══ MATERIAL TO PROCESS

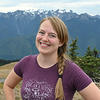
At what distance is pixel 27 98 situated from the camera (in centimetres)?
376

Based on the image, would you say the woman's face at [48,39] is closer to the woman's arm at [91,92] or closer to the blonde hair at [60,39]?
the blonde hair at [60,39]

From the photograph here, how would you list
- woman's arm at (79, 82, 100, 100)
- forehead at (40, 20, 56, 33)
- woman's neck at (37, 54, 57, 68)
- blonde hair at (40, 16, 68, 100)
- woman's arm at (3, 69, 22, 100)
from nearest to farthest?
woman's arm at (79, 82, 100, 100) < blonde hair at (40, 16, 68, 100) < forehead at (40, 20, 56, 33) < woman's neck at (37, 54, 57, 68) < woman's arm at (3, 69, 22, 100)

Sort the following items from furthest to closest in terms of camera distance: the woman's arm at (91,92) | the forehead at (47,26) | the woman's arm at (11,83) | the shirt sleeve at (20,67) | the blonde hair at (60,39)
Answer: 1. the woman's arm at (11,83)
2. the shirt sleeve at (20,67)
3. the forehead at (47,26)
4. the blonde hair at (60,39)
5. the woman's arm at (91,92)

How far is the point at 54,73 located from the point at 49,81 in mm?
167

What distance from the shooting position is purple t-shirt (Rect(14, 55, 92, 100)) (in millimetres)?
3502

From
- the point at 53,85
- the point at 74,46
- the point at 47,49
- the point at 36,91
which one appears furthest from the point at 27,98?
the point at 74,46

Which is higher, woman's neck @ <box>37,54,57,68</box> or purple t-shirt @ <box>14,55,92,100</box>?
woman's neck @ <box>37,54,57,68</box>

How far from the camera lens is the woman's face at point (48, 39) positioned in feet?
12.2

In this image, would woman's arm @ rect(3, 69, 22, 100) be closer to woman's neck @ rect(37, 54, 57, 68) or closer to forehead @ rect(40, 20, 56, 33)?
woman's neck @ rect(37, 54, 57, 68)

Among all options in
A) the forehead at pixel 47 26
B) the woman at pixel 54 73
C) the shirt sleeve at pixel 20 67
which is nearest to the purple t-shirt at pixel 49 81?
the woman at pixel 54 73

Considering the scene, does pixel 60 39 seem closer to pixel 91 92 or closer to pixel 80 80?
pixel 80 80

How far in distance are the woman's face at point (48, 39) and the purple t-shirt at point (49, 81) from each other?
305 millimetres

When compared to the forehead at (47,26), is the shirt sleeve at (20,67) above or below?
below

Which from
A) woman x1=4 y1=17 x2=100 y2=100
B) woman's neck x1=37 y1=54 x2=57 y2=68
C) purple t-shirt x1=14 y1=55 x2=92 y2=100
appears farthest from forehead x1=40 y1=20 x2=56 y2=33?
purple t-shirt x1=14 y1=55 x2=92 y2=100
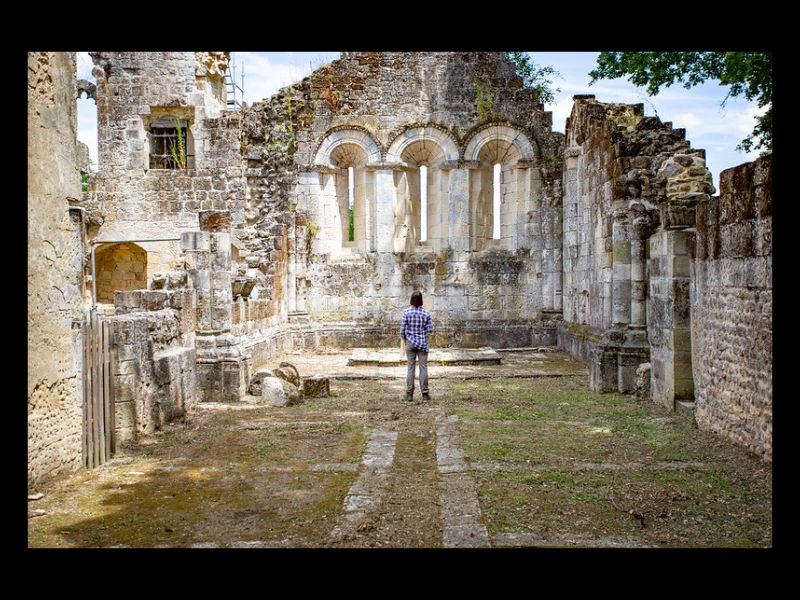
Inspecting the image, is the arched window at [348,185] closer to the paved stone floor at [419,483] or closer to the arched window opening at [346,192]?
the arched window opening at [346,192]

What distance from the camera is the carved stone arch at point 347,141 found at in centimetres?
1725

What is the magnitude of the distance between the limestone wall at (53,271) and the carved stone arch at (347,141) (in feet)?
34.2

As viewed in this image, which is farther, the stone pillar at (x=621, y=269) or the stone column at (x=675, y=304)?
the stone pillar at (x=621, y=269)

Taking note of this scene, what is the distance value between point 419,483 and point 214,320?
551 cm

════

GIVEN EXERCISE> Can you render the items from the line with "Among all options in" up to and including the last line of the items as a Markdown table with the columns "Row" and "Line", one numbered row per line, skipping blank lines and leaving out the pictures?

OUTPUT>
| Row | Line |
|---|---|
| 1 | Among all options in |
| 2 | A) the forehead at pixel 47 26 |
| 3 | B) the woman at pixel 54 73 |
| 4 | C) the shirt sleeve at pixel 20 67 |
| 5 | which is nearest to the purple t-shirt at pixel 49 81? |
| 6 | the woman at pixel 54 73 |
| 7 | Considering the scene, does pixel 60 39 seem closer to pixel 91 92 or closer to pixel 80 80? |
| 8 | pixel 80 80 |
| 9 | How far in distance are the woman's face at point (48, 39) and the purple t-shirt at point (49, 81) from each other? |
| 10 | 305 millimetres |
| 11 | When compared to the forehead at (47,26), is the shirt sleeve at (20,67) above or below? |
| 12 | below |
| 13 | Which from |
| 14 | A) woman x1=4 y1=17 x2=100 y2=100 |
| 15 | B) woman's neck x1=37 y1=54 x2=57 y2=68 |
| 16 | C) purple t-shirt x1=14 y1=55 x2=92 y2=100 |
| 17 | appears farthest from forehead x1=40 y1=20 x2=56 y2=33? |
| 18 | purple t-shirt x1=14 y1=55 x2=92 y2=100 |
| 19 | Inspecting the image, is the arched window at [348,185] closer to the paved stone floor at [419,483] or closer to the arched window opening at [346,192]? |
| 20 | the arched window opening at [346,192] |
| 21 | What distance from the camera is the carved stone arch at point 347,141 found at in centimetres? |
| 22 | 1725 |
| 23 | What is the magnitude of the distance between the limestone wall at (53,271) and the carved stone arch at (347,141) (in feet)? |
| 24 | 34.2 |
| 25 | As viewed in this image, which is farther, the stone pillar at (x=621, y=269) or the stone column at (x=675, y=304)? |
| 26 | the stone pillar at (x=621, y=269) |
| 27 | Taking note of this scene, what is the distance value between point 419,483 and point 214,320? |
| 28 | 551 cm |